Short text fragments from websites
--- START ---

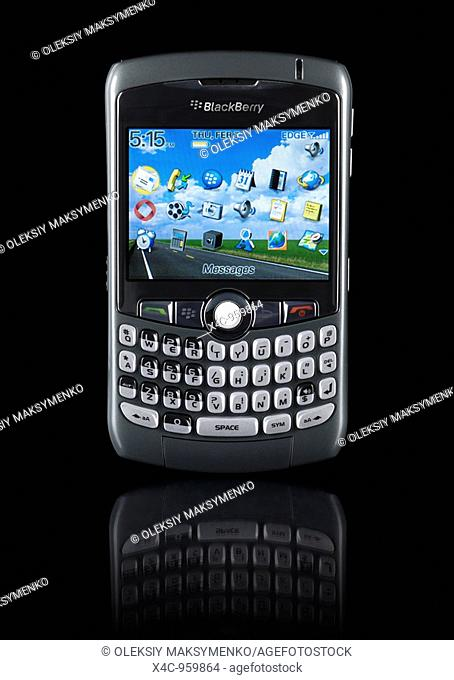 BlackBerry 8310 Curve stylish smartphone with illuminated display Isolated silhouette on black background with clipping path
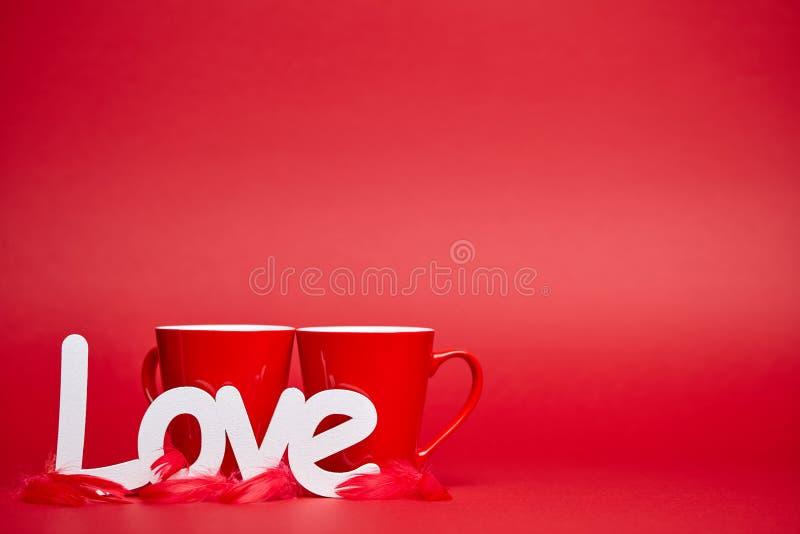 Fondo rosso con le tazze ed il segno di amore fotografie stock libere da diritti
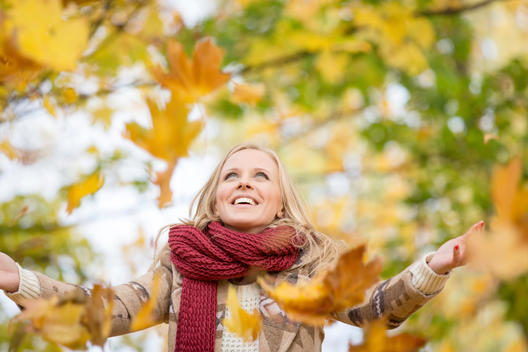 Poland, Warsaw, Blonde woman throwing autumn leaves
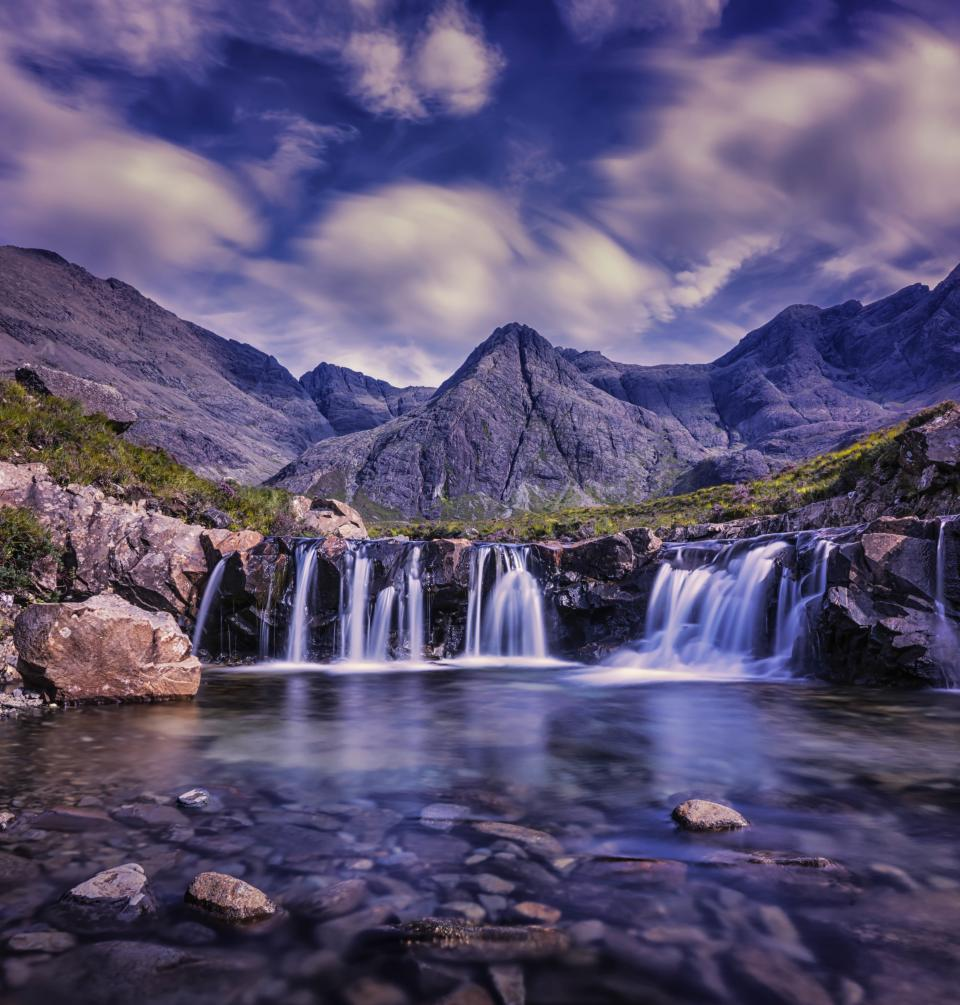 mountain highland stream water green grass nature landscape sky clouds rocks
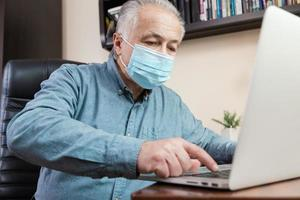 Senior man in face mask working or communicating on laptop at home photo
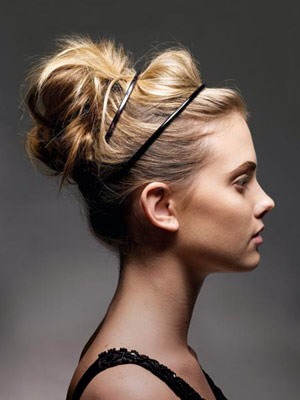 Casual updo!  Pull hair up into a pony then take sections and wrap loosely around elastic and pin. Add bands or braids to create some interest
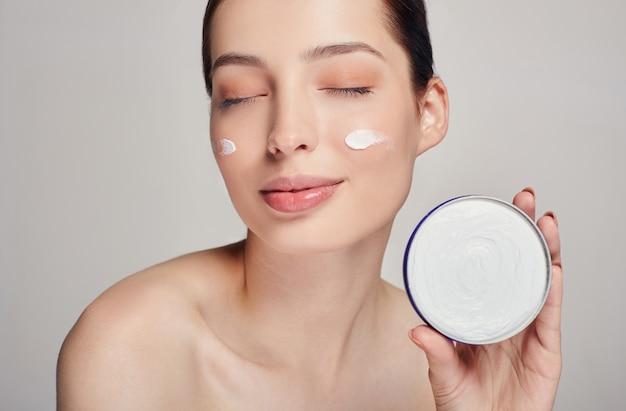 Mulher jovem e bonita com a pele limpa, fresca e olhos fechados, segurando um creme na mão. cosmetologia. conceito de beleza e spa.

--- END ---

> [Problem requirements]
Output all of the data word for word, excluding any pictures.

> [Task response]
 BlackBerry 8310 Curve stylish smartphone with illuminated display Isolated silhouette on black background with clipping path
 Fondo rosso con le tazze ed il segno di amore fotografie stock libere da diritti
 Poland, Warsaw, Blonde woman throwing autumn leaves
 mountain highland stream water green grass nature landscape sky clouds rocks
 Senior man in face mask working or communicating on laptop at home photo
 Casual updo!  Pull hair up into a pony then take sections and wrap loosely around elastic and pin. Add bands or braids to create some interest
 Mulher jovem e bonita com a pele limpa, fresca e olhos fechados, segurando um creme na mão. cosmetologia. conceito de beleza e spa.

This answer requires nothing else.